One question that did arouse interest in the US, however, was future digital mobile telephony – as long as it did not involve European solutions. On the other hand ERA’s position as one of the three leading suppliers was a reality. In 1988, therefore, ERA was invited together with two competitors, AT&T and Motorola, to propose a digital “multiplex standard” for the US, based either on TDMA or FDMA.
Jöran Hoff, now head of commercial development at ERA, made sure that seminars for the mobile industry in the US were told that TDMA was the technology that digital radio signals should be based on: “I remember one occasion at Dallas in particular as I was presenting the technological arguments to an audience of several hundred and a professor stood up, pointed at me and shouted: ‘He’s lying’”.
In the late autumn of 1988, it was time for the three competitors to prove their points. They were asked to install a pilot system in Los Angeles and then had to show that it worked and argue for it.
Uddenfeldt marshaled ERA’s troops. “There was some fighting but we had developed a sound knowledge of TDMA. For three weeks we received operators at our test installation and described the possibilities the system offered.”
The tests turned out to support ERA completely. “Our competitors were unlucky,” says Hoff. In a nutshell, their FDMA system had problems while ERA’s TDMA system worked exactly as promised.
"WE WERE SO COMMITTED"
Uddenfeldt recalls: “There was a vigorous public debate about this, of a kind that you never see in Europe. The decisive session took place in a ballroom and was attended by at least 500 people. You had to be able to argue your case, respond effectively at the right times and look like a winner. We had two major American companies opposing us. I am still amazed that we won. But we were so committed.”
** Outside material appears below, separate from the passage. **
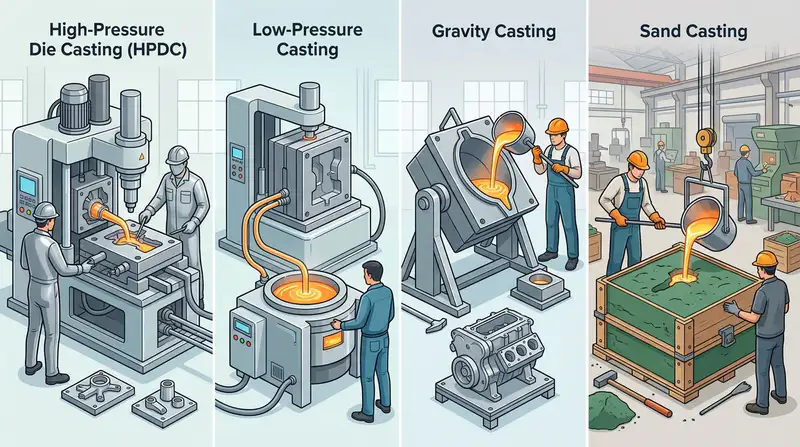 High-Pressure Die Casting (HPDC)

Low-Pressure Casting

Gravity Casting

Sand Casting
The American decision therefore was that ERA’s TDMA solution would be the standard technology for digital mobile telephony. Everyone had assumed that FDMA would win, and one side-effect was that ERA’s competitors had to fire a whole horde of FDMA experts they had recently taken on.
“One thing that certainly contributed to our success was that the TDMA solution made it possible to upgrade existing analog AMPS networks to TDMA networks without having to scrap all the old technology or build new base stations,” Uddenfeldt says.
To begin with, the American digital technology was known as D-AMPS, to indicate that in fact it involved an upgrade of the analog system. It was to be five years before the digital system actually began to operate in the US, in 1993, and then with the somewhat confusing name of TDMA.
One explanation for ERA’s victory, according to Sven-Olof Öhrvik, can be found in the research into digital radio technology going on at the time in Swedish universities: “The knowledge we had acquired there was critical for the tests in Los Angeles.”